Duarte Mendonça e o Jazz

Duarte Mendonça é, como se diz agora, um personagem “incontornável” do jazz português. Alguns acham-no intolerante, retrógrado, incapaz de se adaptar aos encantos e às maravilhas do jazz moderno. Outros (como eu) admiram a sua obstinação, a coerência e a capacidade de resistir à tentação dos “bezerros de ouro” que por aí pululam (e a que não é totalmente indiferente), para se manter fiel a divulgar a música de que gosta e que ele acha (como eu) ter sido um dos grandes milagres do século XX.
O gosto musical tem um forte componente geracional e sabemos isso: tango, bolero, passo doble, beatlomania, U2, tony-carreiras, violettas. Ainda bem que é assim e esperamos que a todos faça bom proveito.

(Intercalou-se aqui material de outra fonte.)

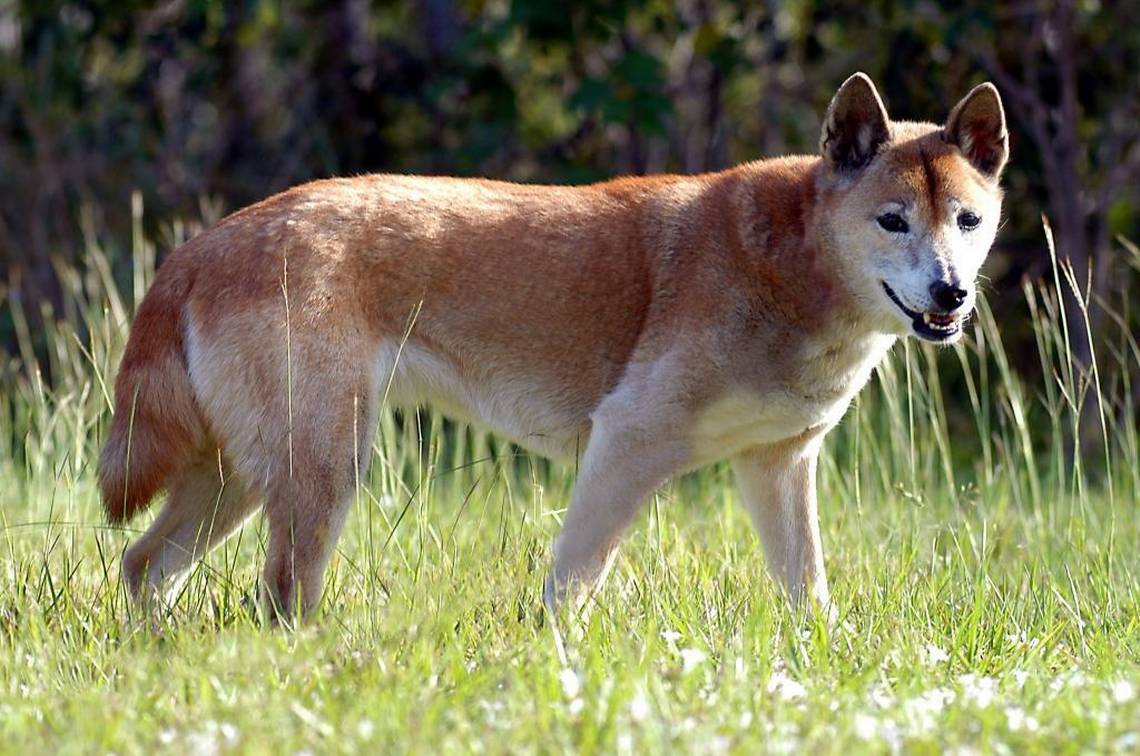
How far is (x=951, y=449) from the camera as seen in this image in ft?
26.6

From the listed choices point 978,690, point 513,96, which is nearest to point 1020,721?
point 978,690

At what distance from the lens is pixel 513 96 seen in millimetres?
8594

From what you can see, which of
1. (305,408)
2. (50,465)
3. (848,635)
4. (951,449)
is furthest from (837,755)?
(951,449)

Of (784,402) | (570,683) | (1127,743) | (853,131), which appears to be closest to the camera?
(1127,743)

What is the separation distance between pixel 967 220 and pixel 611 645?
5.13ft

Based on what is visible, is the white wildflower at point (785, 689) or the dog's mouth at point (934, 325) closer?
the white wildflower at point (785, 689)

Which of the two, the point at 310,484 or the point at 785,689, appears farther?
the point at 310,484

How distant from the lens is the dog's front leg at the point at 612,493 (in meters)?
4.17

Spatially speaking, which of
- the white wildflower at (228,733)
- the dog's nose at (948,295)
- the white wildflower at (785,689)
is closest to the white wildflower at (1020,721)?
the white wildflower at (785,689)

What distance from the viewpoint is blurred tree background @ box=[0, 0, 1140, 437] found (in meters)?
7.82

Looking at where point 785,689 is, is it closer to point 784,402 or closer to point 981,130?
point 784,402

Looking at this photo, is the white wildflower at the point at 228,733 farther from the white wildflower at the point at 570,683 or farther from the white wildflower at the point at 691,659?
the white wildflower at the point at 691,659

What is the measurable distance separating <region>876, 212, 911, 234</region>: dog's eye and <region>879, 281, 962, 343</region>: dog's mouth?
209 mm

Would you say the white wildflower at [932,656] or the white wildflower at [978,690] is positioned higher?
the white wildflower at [978,690]
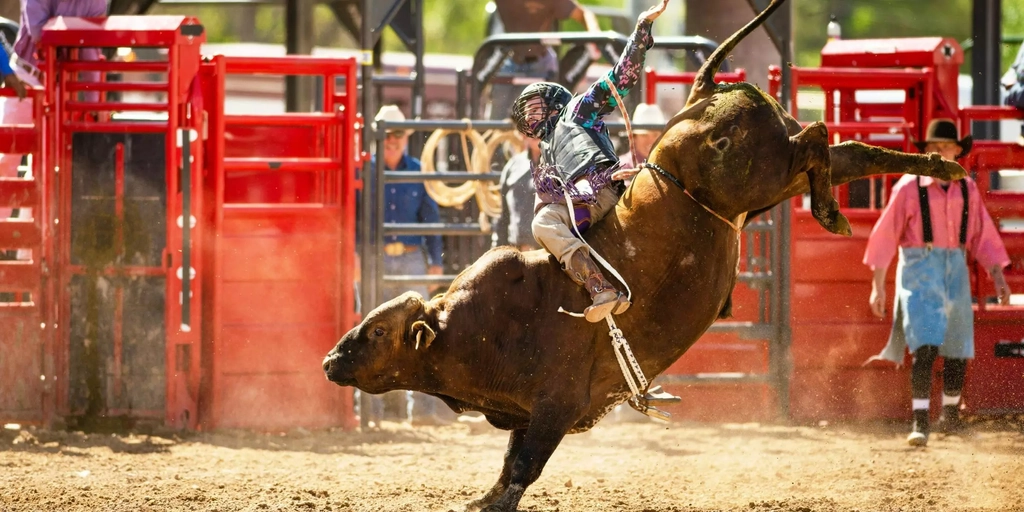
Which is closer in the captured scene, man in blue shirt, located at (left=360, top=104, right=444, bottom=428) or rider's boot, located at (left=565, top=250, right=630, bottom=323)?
rider's boot, located at (left=565, top=250, right=630, bottom=323)

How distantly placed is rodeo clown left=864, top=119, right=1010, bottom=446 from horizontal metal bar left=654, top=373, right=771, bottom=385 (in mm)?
978

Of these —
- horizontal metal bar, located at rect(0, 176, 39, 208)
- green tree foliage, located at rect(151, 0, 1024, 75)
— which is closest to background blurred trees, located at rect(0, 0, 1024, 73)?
green tree foliage, located at rect(151, 0, 1024, 75)

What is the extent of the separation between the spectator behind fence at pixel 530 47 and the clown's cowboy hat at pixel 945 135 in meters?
3.35

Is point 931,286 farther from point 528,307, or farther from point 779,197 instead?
point 528,307

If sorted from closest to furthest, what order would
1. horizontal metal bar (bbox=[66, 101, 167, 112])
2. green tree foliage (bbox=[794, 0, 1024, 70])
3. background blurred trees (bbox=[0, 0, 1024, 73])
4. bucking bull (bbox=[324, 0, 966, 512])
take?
1. bucking bull (bbox=[324, 0, 966, 512])
2. horizontal metal bar (bbox=[66, 101, 167, 112])
3. background blurred trees (bbox=[0, 0, 1024, 73])
4. green tree foliage (bbox=[794, 0, 1024, 70])

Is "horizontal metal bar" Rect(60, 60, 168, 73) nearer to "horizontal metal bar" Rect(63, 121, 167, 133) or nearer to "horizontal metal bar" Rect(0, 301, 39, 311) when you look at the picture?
"horizontal metal bar" Rect(63, 121, 167, 133)

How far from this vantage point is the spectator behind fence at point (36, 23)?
28.3ft

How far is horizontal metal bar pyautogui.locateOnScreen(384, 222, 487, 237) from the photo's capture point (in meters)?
8.83

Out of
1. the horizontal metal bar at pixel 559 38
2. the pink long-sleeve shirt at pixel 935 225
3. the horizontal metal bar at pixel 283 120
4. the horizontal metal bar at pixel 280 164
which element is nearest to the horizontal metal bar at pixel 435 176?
the horizontal metal bar at pixel 280 164

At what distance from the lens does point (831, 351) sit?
9078 millimetres

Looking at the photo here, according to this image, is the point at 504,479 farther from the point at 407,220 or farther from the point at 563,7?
the point at 563,7

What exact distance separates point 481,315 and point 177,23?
12.6 feet

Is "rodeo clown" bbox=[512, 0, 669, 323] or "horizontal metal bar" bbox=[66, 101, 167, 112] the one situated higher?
"horizontal metal bar" bbox=[66, 101, 167, 112]

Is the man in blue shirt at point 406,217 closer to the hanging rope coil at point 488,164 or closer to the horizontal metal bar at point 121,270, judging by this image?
the hanging rope coil at point 488,164
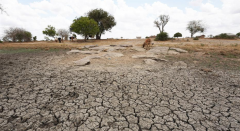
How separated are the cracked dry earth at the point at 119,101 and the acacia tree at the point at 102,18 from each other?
71.4ft

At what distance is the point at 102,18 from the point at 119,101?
24.6 meters

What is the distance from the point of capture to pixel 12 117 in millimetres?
2203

O grande problema da geração do Duarte (que é também a minha) foi ter tido a sorte (ou o azar) de testemunhar o nascimento de uma música única e excepcional, que agora poucos conhecem bem, e que foi o resultado de alguns acontecimentos invulgares: o encontro da tradição musical africana com a música ocidental; a imigração para os EUA dos grandes músicos e teóricos da música europeia; o aparecimento do disco, do cinema e da Broadway e as hordas de talentosos compositores ligeiros (Jerome Kern, Greshwin, Cole Porter, etc., etc.) que nasciam como cogumelos no mundo do espectáculo que estava a surgir e a crescer. A coroar tudo isto, sucessivas vagas de génios musicais que se serviram deste material para criar uma música forte, original e consistente, que é “o-jazz-de-que-nós-gostamos”. Querem nomes? Amstrong, Ellington, Lester, Parker, Ella, Peterson, Getz, Miles, Evans, Uff! Uff! Uma lista para dar várias vezes a volta ao planeta.
Foram décadas de preciosidades, de verdadeiras pérolas, muitas delas ainda por descobrir. Por isso, quando há algum tempo voltámos ao sótão do Duarte para vasculhar milhares de vinis que estavam por lá arrumados e esquecidos, tivemos a sensação de reencontrar um paraíso perdido. Que melodias, que arranjos, que vozes, que orquestrações, que profissionalismo! A qualidade é tal que quando regressámos à realidade e voltámos a ouvir alguma da música que agora inunda as rádios e as televisões, até nos deu vontade de chorar.
É por tudo isto que a acção do Duarte, ao longo de mais de 40 anos, dedicada a conservar e a divulgar, contra tudo e contra todos, a música de que gosta, merece a nossa admiração e o nosso reconhecimento. Continua, Duarte. Em nome não só de um património que deve ser preservado, como também do bom gosto e da cultura!